Man-up and Man-down, also known as power play, or extra man opportunity (EMO), refers to situations where one team is shorthanded as a result of a penalty. The offensive team attempts to take advantage of their extra player to score a goal, while the defensive team will try to stop them from scoring until they get back to even-handed.

Because they are a player short, the defense, called man down defense (MDD), must resort to a zone, and there are several zones they can choose from. One is known as the box-and-one defense, because one defenseman covers the man on the crease, while the other 4 players form a box. This defense is used against an offense with only one player on the crease. Another zone is the 2-3, which is almost exactly like the basketball defense of the same name, with three low zones and 2 higher zones.

The offense often chooses to run the same base offense as they run in settled situations, such as a 2-3-1, although offenses with two players on the crease, such as the 1-4-1, are less common. Another common offense that is run in man-up situations is the 3-2-1, also known as the "circle" offense, because no player is on the crease, and all of the players are on the perimeter in a circle. Lastly, there is the 3-3 offense, which has no player at X, and 3 midfielders across the top. One drawback to the 3-3 is that, on a shot, there is no attackman at X to back the shot up if it misses the goal.

A common offensive tactic in man-up situations is the use of the carry, whereby an offensive player carries the ball from one perimeter position to another. This can be disorienting for a defense, because they must "pass off" the player to another zone, or else the whole defense must rotate. Often, after a carry, a player may pass back to the position he came from, because there may be a hole there. The offense will also try to draw a defensive player out to them, with the threat of a shot, and make a quick pass in an attempt to get an open shot.

Defensive strategy centers around staying close to the goal, and not allowing shots from close range. As a result of being a man down, the defense must be less aggressive against long-range shooters, so they may allow long range shots that have a low percentage of scoring. This is similar to allowing a player to shoot a 3-pointer in a basketball fast break: the shot is lower percentage than a close shot, so the defense allows it rather than overplaying the shooter and allowing a layup. Defensive players must also be careful not to be stretched from their zone, by going too high or too far outside, and allow another player to sneak in at the other end of their zone.

==Substitutions==
In lacrosse, substitution can occur in a variety of ways.
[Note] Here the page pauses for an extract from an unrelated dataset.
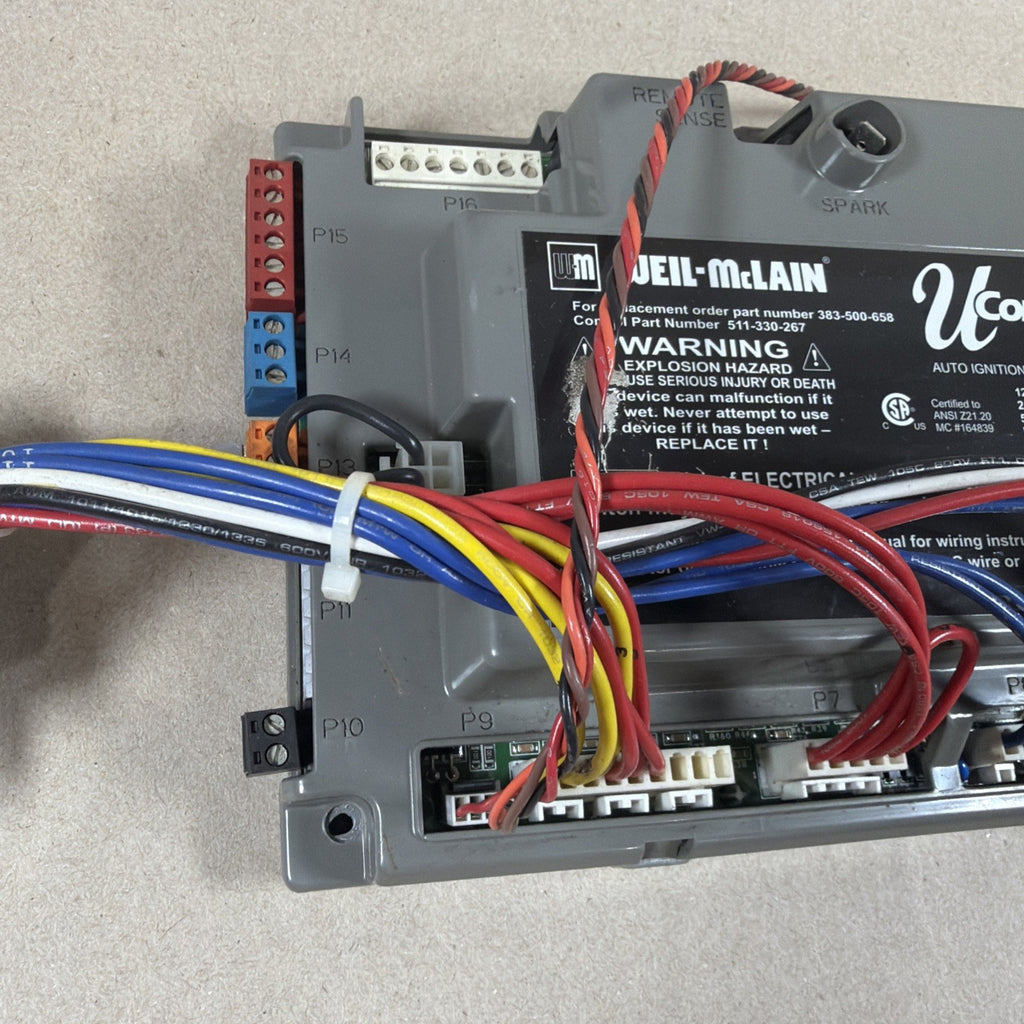 🔥🔥 Weil-McLain 383-500-658 U-Control Module Spark Board 511-330-267  (F20)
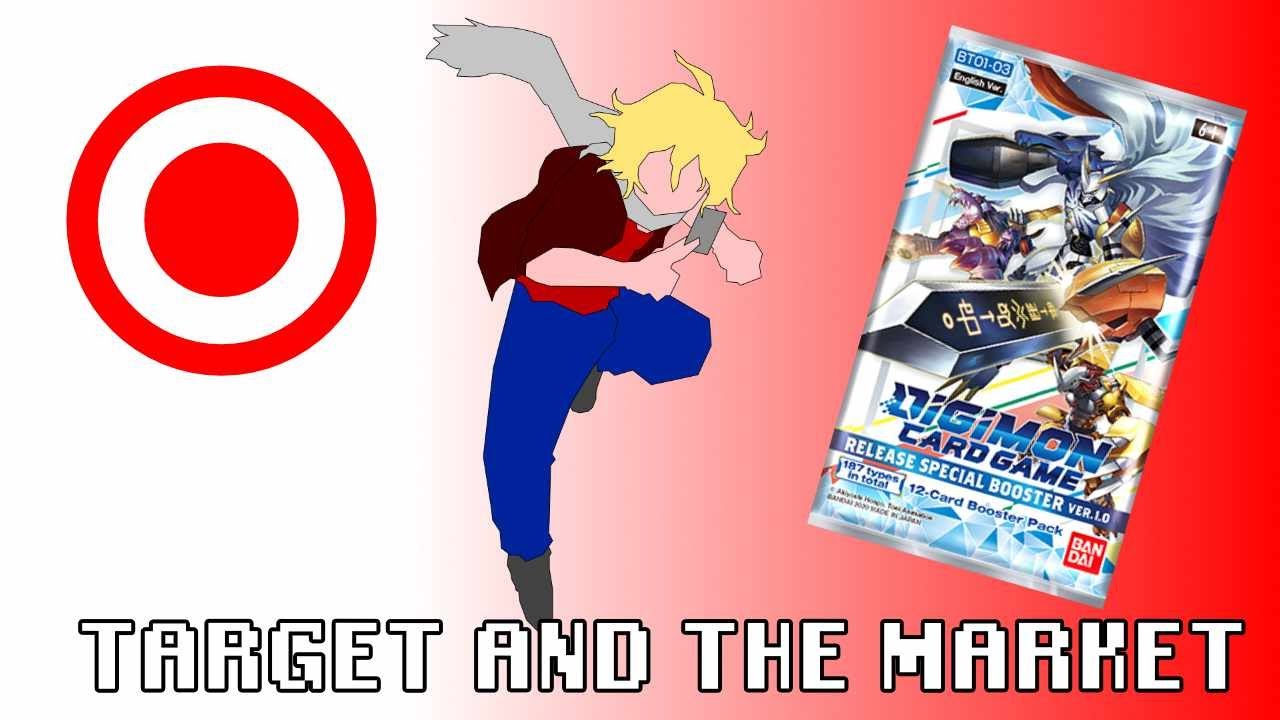 Digimon TCG: Target and the Secondary Market (1.0) Digimon TCG: Target and the Secondary Market (1.0)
The primary method for substituting players is through the special substitution box, an area located between the two team benches that allows for on-the-fly substitutions. All on-the-fly substitutions must be through this "box."

Substitutions can also be made when the ball goes out on either sideline. In this case, if the coach desires to substitute players, he can ask for a horn to signify this "regular substitution". Play is delayed until the team(s) substituting have the players they want on the field. "Regular substitution" can also occur after goals are scored and penalties are reported to the scorer's table. These do not need a horn request. However, since 2013, horns no longer exist in the NCAA rules. Since 2014, horns have also been removed from the National-Federation of
High School State Associations rulebook. This means that a coach is no longer allowed to request a horn to make a substitution on a ball out-of-bounds on the sideline. Horns still exist at the youth level, however coaches at other levels have to adapt to playing lacrosse without horns. In addition, the substitution box has been expanded to 20 yards, to allow for increased on-the-fly substitution. The horn is only used for signalling issues at the table that require the officials' attention, such as a player illegally entering the field, and the ends of periods.